In an interview this week, Andrews said the service shares the concern expressed to the legislative subcommittee by Withrow, “that by the time some of these triggers happen, the harm will already have occurred.”

He said he never told DOW officials the service was satisfied with the state’s review of scientific literature or the proposed new standards. Scott continues to say otherwise.

“The state consulted and met with Kentucky (branch of the) U.S. Fish and Wildlife staff during the regulation development process during which Kentucky USFAW staff were supportive of Kentucky’s fish tissue approach,” Scott told CNHI News in a written response to questions.

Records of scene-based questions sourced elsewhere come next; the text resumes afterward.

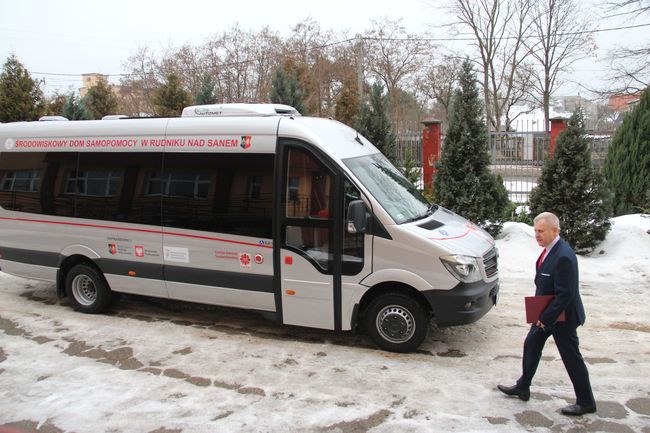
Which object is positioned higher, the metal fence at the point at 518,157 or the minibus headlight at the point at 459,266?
the metal fence at the point at 518,157

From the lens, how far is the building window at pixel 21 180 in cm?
733

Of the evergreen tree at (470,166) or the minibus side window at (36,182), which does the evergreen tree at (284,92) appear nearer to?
the evergreen tree at (470,166)

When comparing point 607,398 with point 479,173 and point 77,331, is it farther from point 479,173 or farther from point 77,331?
point 479,173

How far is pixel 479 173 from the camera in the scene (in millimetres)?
10773

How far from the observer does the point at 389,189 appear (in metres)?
6.10

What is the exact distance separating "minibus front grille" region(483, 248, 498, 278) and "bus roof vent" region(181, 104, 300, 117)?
9.56 ft

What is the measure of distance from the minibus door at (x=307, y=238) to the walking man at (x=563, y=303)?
2.07 meters

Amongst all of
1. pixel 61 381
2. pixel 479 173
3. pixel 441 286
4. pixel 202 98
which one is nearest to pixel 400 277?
pixel 441 286

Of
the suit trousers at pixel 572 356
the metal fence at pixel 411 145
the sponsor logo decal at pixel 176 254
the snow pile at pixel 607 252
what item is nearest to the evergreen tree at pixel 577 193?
the snow pile at pixel 607 252

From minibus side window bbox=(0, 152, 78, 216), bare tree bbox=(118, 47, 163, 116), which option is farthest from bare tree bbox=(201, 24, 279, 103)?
minibus side window bbox=(0, 152, 78, 216)

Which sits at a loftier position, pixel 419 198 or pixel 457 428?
pixel 419 198

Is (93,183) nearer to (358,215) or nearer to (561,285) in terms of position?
(358,215)

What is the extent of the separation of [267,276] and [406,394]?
6.63 feet

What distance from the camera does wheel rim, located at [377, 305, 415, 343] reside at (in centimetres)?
563
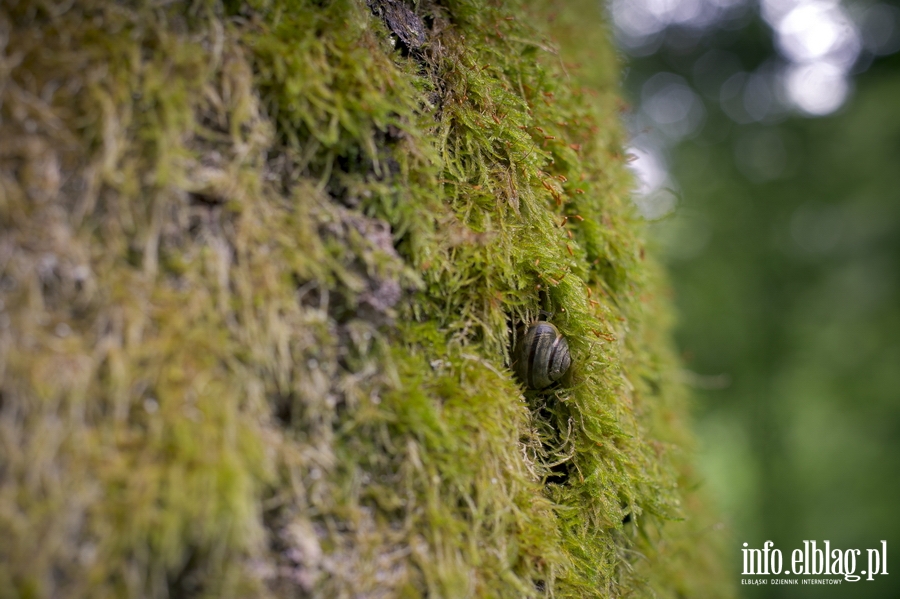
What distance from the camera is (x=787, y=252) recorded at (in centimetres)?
677

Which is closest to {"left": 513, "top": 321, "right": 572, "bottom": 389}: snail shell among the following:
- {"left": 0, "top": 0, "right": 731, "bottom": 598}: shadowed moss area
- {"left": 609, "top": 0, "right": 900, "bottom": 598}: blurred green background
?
{"left": 0, "top": 0, "right": 731, "bottom": 598}: shadowed moss area

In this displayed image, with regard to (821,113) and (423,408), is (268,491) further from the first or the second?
(821,113)

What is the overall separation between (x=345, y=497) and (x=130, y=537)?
31 centimetres

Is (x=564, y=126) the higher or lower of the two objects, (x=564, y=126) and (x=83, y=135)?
the higher

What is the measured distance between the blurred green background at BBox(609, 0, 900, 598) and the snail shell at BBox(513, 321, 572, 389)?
17.0 feet

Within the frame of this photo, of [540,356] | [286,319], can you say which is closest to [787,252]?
[540,356]

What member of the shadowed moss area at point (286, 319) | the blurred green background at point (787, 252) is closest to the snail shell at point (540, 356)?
the shadowed moss area at point (286, 319)

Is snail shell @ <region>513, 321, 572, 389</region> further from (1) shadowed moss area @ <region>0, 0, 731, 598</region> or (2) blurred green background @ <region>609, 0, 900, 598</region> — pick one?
(2) blurred green background @ <region>609, 0, 900, 598</region>

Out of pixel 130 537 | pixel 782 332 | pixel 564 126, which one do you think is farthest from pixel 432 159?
pixel 782 332

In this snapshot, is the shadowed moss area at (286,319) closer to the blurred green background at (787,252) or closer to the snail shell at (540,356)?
the snail shell at (540,356)

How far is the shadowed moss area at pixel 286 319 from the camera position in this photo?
0.69m

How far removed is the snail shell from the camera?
1.15 meters

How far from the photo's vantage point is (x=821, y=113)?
6449 mm

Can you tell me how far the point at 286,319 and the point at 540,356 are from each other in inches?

“As USFAW suggests in their consultation letter with EPA, Kentucky DOW conducted a thorough scientific review of the research conducted by nationally recognized experts in developing that criteria,” Scott said.

But Andrews’ Dec. 27, 2013 letter says: “The Service strongly recommends that nationally recognized selenium experts review the DOW’s interpretation of the literature and criteria derivation for scientific soundness.”

That seems to bolster Withrow’s testimony before the legislative committee.

“The U.S. Fish and Wildlife Service raised grave concerns about the Division of Water’s lack of credible science used to develop the standards for Selenium,” Withrow said last week. The service “fears fish, other aquatic and water dependent species such as birds and amphibians will be poisoned by selenium by the time levels of this pollutant reach the trigger point set by the KDOW standard.”

The contents of the letter took some subcommittee members by surprise, but not Rep. Tommy Turner, R-Somerset, who voted against the new regulation.

“I thought all along it wasn’t right,” said Turner. “They just ran it over us and this proves it wasn’t right.”

When the regulation was approved last fall, Harris’ subcommittee co-chair, Rep. Johnny Bell, D-Glasgow, warned Scott he would hold him responsible for the information provided the lawmakers. When told about Andrews’ letter, Bell said he hadn’t forgotten what he told Scott.

“If there’s something going in our waterways that can be shown to be harmful to our people, we’ve got to address that problem in no uncertain terms,” Bell said.

The EPA has not yet implemented the new selenium standard and environmental groups have sued in federal court to halt implementation. Last week, attorneys for the environmental groups amended the suit to include the information in Andrews’ letter.